Hooker, Evelyn Caldwell (1907–1996). American psychologist and psychotherapist, trained at the University of Chicago and Johns Hopkins; professor of psychology at UCLA where for a time she shared an office with the Rorschach expert, Bruno Klopfer, who was impressed by her work and assisted and encouraged her. Hooker was among the first to view homosexuality as a normal psychological condition. Encouraged by her involvement with The Benton Way Group and, according to Alvin Novak, inspired in particular by her close friendship with Sam From––to whom, Novak recalls, she was especially drawn, and who was equally drawn to her––she worked with and studied homosexuals in the Los Angeles area for many years. At Klopfer’s urging, she first presented her research publicly at a 1956 conference in Chicago, demonstrating that as high a percentage of homosexuals as heterosexuals were psychologically well-adjusted. The paper, entitled “The Adjustment of the Male Overt Homosexual,” was later published in a Burbank periodical, Projective Techniques (this was the journal of the Society for Projective Techniques and the Rorschach Institute; it later changed its title to Journal of Projective Techniques and Personality Assessment). Born Evelyn Gentry, she took the name Caldwell from a brief first marriage, then changed to Hooker when she married Edward Hooker, a professor of English at UCLA and a Dryden scholar, at the start of the 1950s. Isherwood lived in the Hookers’ garden house on Saltair Avenue in Brentwood for a time in 1952‒1953. He describes the friendship in D 1.

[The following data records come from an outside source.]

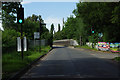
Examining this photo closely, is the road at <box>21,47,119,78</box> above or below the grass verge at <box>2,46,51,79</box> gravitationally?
below

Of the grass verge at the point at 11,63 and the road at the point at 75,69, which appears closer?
the road at the point at 75,69

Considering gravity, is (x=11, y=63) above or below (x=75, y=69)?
above

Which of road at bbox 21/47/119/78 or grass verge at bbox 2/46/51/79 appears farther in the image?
grass verge at bbox 2/46/51/79

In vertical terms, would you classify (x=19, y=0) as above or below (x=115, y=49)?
above

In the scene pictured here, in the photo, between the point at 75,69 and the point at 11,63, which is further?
the point at 11,63

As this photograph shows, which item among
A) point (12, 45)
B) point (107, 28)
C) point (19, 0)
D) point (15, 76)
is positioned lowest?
point (15, 76)

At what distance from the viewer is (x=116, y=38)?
18.8 m

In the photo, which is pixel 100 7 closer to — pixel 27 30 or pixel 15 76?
pixel 15 76

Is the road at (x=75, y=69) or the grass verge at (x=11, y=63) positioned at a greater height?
the grass verge at (x=11, y=63)

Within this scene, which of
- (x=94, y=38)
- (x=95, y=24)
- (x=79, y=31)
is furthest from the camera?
(x=79, y=31)

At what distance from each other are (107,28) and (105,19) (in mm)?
845

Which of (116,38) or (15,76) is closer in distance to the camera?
(15,76)

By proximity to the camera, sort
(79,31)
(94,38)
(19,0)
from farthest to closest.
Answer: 1. (79,31)
2. (94,38)
3. (19,0)

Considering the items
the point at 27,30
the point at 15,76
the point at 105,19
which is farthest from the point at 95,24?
the point at 27,30
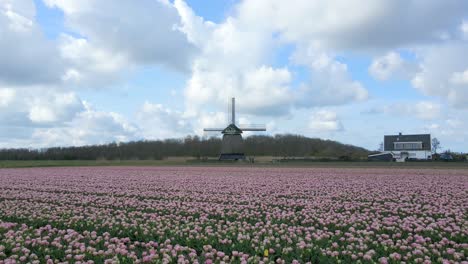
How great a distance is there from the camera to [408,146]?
90.6 m

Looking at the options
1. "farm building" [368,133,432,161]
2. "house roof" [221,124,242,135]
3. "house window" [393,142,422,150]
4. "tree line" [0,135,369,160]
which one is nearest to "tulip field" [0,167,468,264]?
"house roof" [221,124,242,135]

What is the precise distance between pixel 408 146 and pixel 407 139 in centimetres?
157

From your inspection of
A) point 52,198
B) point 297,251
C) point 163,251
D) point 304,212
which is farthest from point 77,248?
point 52,198

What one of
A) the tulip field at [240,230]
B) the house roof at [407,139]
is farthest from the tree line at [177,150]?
the tulip field at [240,230]

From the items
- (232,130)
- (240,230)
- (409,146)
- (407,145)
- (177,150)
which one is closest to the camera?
(240,230)

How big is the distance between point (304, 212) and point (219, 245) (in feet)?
15.1

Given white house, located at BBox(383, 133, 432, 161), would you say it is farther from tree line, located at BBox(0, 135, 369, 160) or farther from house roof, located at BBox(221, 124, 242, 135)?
house roof, located at BBox(221, 124, 242, 135)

Hopper, Hedda (1890–1966) . American actress and Hollywood columnist.

She began in silent movies and went on to act in many sound films, but she was best known for her influential columns. She also wrote several volumes of autobiography.

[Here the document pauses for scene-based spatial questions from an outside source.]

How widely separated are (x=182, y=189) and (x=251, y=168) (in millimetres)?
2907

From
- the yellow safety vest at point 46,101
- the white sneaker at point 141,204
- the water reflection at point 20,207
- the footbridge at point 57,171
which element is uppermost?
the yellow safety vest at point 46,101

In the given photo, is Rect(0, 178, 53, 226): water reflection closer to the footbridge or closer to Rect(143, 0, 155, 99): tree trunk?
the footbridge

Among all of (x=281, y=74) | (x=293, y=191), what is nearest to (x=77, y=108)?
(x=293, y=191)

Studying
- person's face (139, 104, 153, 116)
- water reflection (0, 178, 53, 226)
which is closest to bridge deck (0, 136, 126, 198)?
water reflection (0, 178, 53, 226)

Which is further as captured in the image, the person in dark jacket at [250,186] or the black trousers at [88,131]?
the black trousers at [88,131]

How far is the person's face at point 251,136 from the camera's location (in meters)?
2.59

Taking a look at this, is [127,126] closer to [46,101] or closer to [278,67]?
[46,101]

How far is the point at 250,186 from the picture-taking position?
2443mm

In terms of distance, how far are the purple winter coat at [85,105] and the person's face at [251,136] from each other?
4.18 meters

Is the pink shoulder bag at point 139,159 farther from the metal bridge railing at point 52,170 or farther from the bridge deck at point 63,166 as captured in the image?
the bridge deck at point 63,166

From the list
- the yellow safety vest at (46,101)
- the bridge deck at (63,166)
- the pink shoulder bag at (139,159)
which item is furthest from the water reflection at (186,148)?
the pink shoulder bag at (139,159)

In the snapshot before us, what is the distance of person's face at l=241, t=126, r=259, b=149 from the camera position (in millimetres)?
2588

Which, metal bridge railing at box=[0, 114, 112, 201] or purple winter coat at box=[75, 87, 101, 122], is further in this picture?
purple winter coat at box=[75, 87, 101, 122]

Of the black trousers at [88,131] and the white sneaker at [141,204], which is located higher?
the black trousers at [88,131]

Horst (1906–1999) . German-born fashion photographer. Horst B. Horst (also known as Horst Bohrmann) was a shopkeeper’s son, from a small German town; he studied art history in Hamburg, then persuaded Le Corbusier to take him on as an architectural assistant in Paris in the early 1930s. In Paris he became a protégé of the Russian-born, half-American photographer George Hoyningen-Huene with whom he worked for many years. Like Hoyningen-Huene, Horst photographed Parisian and Russian emigré society, and took countless pictures for Vogue and other fashion magazines. Another mentor was the American fashion photographer George Platt Lynes. Horst eventually made New York his home, but frequently travelled and worked in Europe.